Home Science Sea Level A lesson on warming, from an icy river.

A lesson on warming, from an icy river.

In the wilds of the Canadian Yukon, nature has provided fresh evidence of the destructive power of humans, and a stark warning of the dangers billions of people may face.

During last year’s unusually warm spring, meltwater from the Kaskawulsh Glacier cut a canyon through the ice that diverted water from the Slims and Yukon Rivers, which flow north into the Bering Sea, into the Alsek River, flowing south into the Pacific Ocean. Where water once coursed through the Slims River basin, dry riverbeds are now subject to frequent dust storms.

This process of “river piracy” — in which one stream captures and diverts another — appears to be the first example of river piracy observed in modern times. What has normally taken thousands of years or longer in the geological past, took just a few months in the Slims River basin.

The implications are ominous for people around the world who depend on glacier-fed rivers for agriculture, industry and drinking water and add even more urgency to the need for reducing fossil-fuel emissions that cause climate change.

The scientists who published the report of the diversion in the journal Nature Geoscience this month warned that, as glaciers melt, “we may see differences in the river networks and where rivers decide to go.”

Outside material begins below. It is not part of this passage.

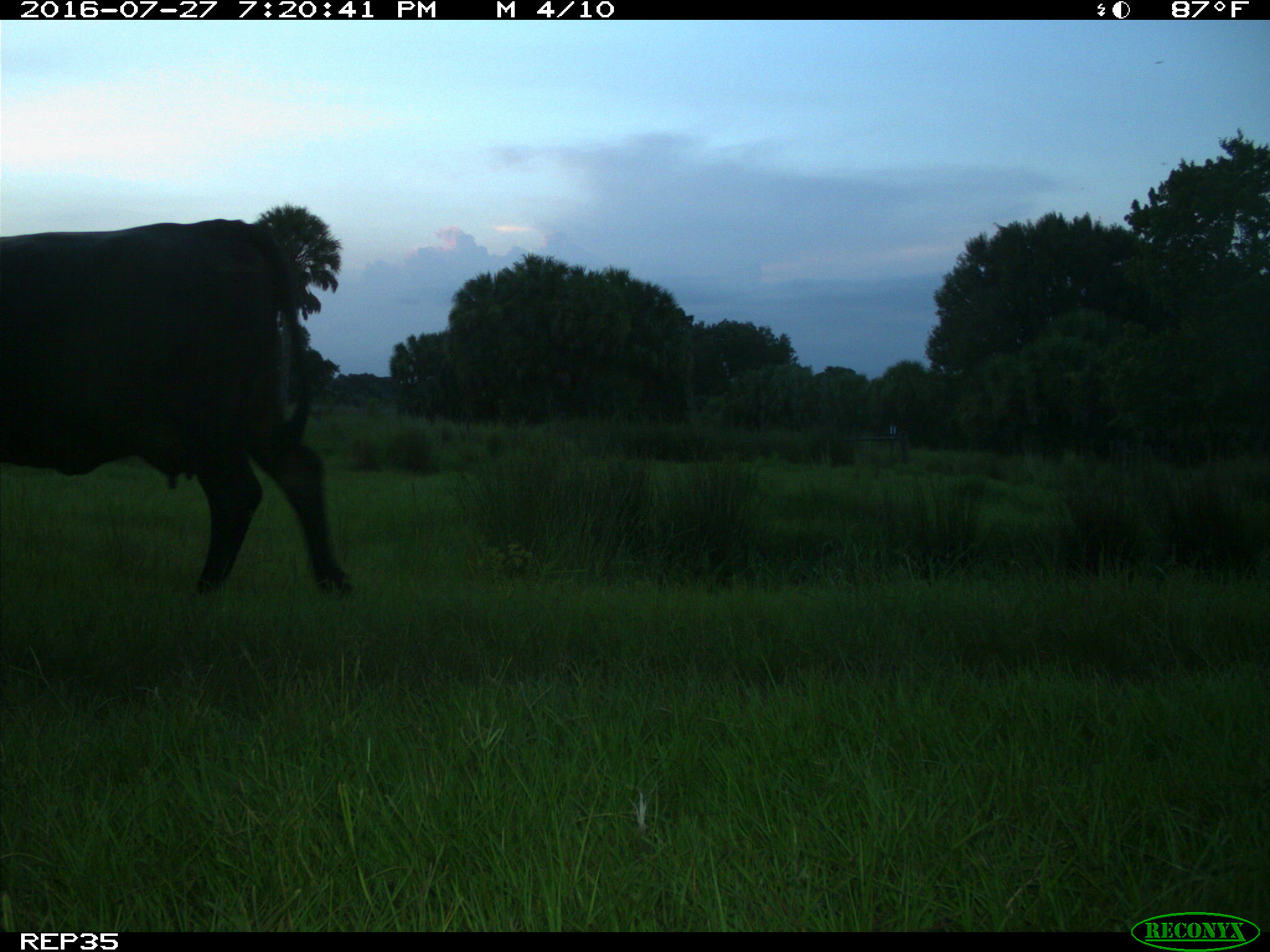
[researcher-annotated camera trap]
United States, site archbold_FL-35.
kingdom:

And glaciers are melting. In just three decades, the glaciers in Montana’s Glacier National Park may no longer exist, given the rate at which they are disappearing. The glaciers in the Himalayas that feed rivers that flow into China, India, Bangladesh and Pakistan are also receding at a rapid clip, as are glaciers in Europe. Melting glaciers are already putting millions of people at risk of floods, droughts and shrinking water supplies. They are also causing sea levels to rise, putting coastal areas around the world at risk of flooding and erosion.

And now we know, as the researchers put it, “Radical reorganizations of drainage can occur in a geologic instant, although they may also be driven by longer-term climate change.”

This report should serve as an urgent call to action, not only for carbon reduction, but also to consider the onerous emergency plans that will be needed should those crucial efforts fail.